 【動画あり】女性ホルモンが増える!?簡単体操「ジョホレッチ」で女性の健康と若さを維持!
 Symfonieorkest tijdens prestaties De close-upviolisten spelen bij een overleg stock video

++++++++

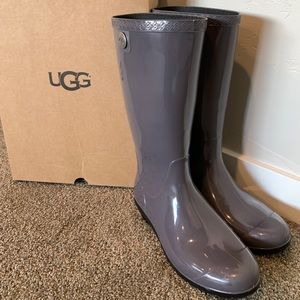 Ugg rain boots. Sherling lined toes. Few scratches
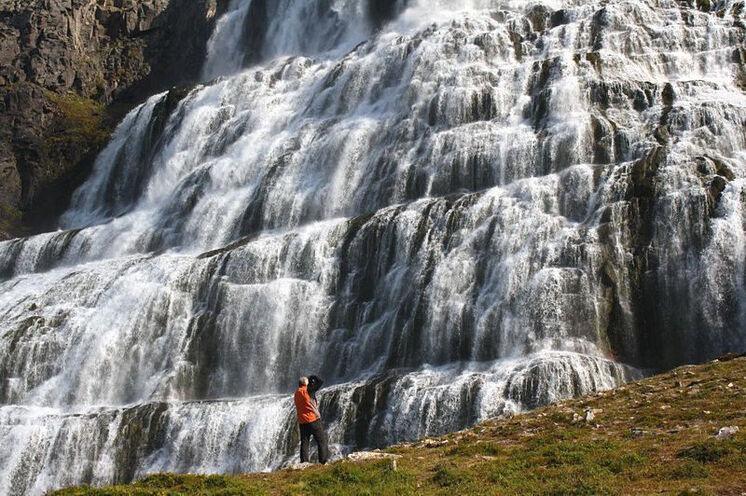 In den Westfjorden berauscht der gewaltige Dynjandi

++++++++

Work instructions
Write back the stretch of lines above that begins with the line holding "Ugg rain boots." and ends with the line holding "In den Westfjorden", both included, exactly as written. Pictures stay out.

Answer space
 Ugg rain boots. Sherling lined toes. Few scratches
 In den Westfjorden berauscht der gewaltige Dynjandi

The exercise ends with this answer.